#### VORLIEGENDER TEXT:
· · ·

Die Schauspieler-Leistungen des Abends sind nicht einmal sonderlich überragend, wiederum mit Ausnahme Bechtolfs als Philipp: Konzernchef eines global agierenden Unternehmens, das auch eine kriminelle Vereinigung mit einem »Paten« als Boss sein könnte; sein drohend ruhiger Pragmatismus lässt kaum ahnen, dass ihm Leidenskraft eignet.
Aber was sich da über viereinhalb Stunden an Atmosphäre aufbaut, fast an thrill, wie sich unerbittliche Logik und äußerste Konsequenz, Fülle in der »Zergliederung des Schicksals« (Schiller), Bildkraft der Bühne (Martin Zehetgruber) und Stilwille binden, um Ungeheures vorzuführen: den Frevel am Menschen, Wahn, Hassneid und Rachsucht! Brillant transformiert Breth das höfische Zeremoniell in die Epoche der Kälte des bürgerlichen Subjekts.

· · ·

#### BEREITGESTELLTE DATEN:
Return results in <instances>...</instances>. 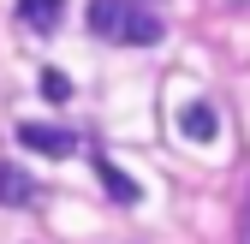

· · ·

#### AUFGABENSTELLUNG:
Wer wird im vorliegenden Text im Zusammenhang mit der Bildkraft der Bühne genannt?

#### ANTWORT:
Martin Zehetgruber.